Generative Adversarial Networks
Generative Adversarial Networks (GANs) are basically two AI systems pitted against each other—one that simulates original content and one that spots its mistakes. By competing against each other, they jointly create content convincing enough to pass for the original.
Nvidia researchers trained a unique AI model to recreate PAC-MAN simply by observing hours of gameplay, without a game engine, as Stephanie Condon explained on ZDNet.
Bandos said that attackers are using GANs to mimic normal traffic patterns, to divert attention away from attacks, and to find and exfiltrate sensitive data quickly.
“They’re in and out within 30-40 minutes thanks to these capabilities,” he said. “Once attackers start to leverage artificial intelligence and machine learning, they can automate these tasks.”
GANs also can be used for password cracking, evading malware detection, and fooling facial recognition, as Thomas Klimek described in the paper, “Generative Adversarial Networks: What Are They and Why We Should Be Afraid.” A PassGAN system built by machine learning researchers was trained on an industry standard password list and was eventually able to guess more passwords than several other tools trained on the same dataset. In addition to generating data, GANs can create malware that can evade machine learning-based detection systems.

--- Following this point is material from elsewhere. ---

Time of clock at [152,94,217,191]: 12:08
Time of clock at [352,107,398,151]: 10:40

Bandos said that AI algorithms used in cybersecurity have to be retrained frequently to recognize new attack methods.
“As adversaries evolve, we have to evolve as well,” he said.
He used obfuscation as an example, such as when a piece of malware is mostly built with legitimate code. A ML algorithm would have to be able to identify the malicious code within it.

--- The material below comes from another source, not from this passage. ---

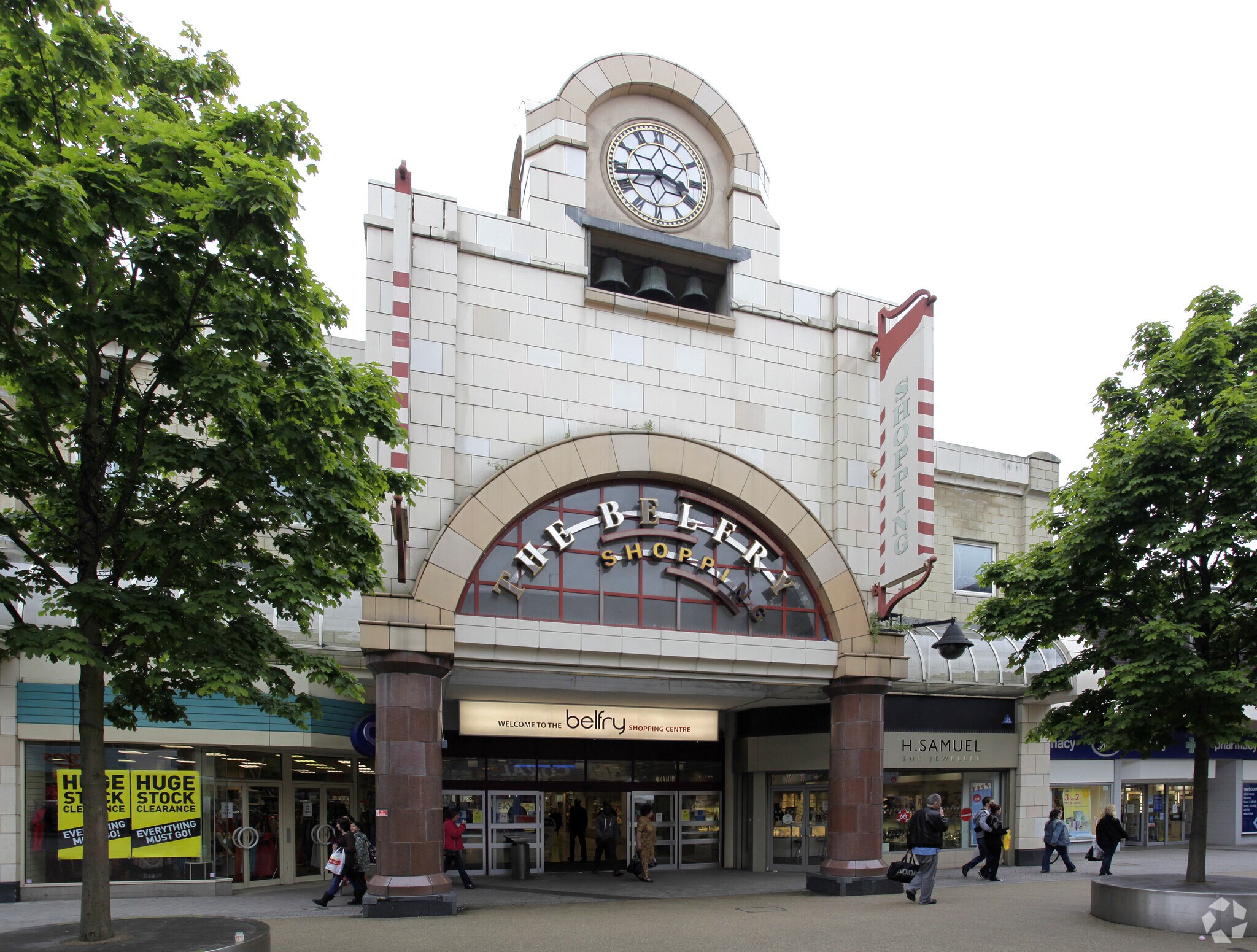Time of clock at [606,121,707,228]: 3:43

Panelist Greg Foss, senior cybersecurity strategist at VMware Carbon Black, said that if AI algorithms are making decisions, they can be manipulated to make the wrong decision.
“If attackers understand these models, they can abuse these models,” he said.
Foss described a recent attack on a cryptocurrency trading system run by bots.
“Attackers went in and figured out how bots were doing their trading and they used the bots to trick the algorithm,” he said. “This can be applied across other implementations.”
Foss added that this technique is not new but now these algorithms are making more intelligent decisions which increases the risk of making a bad one.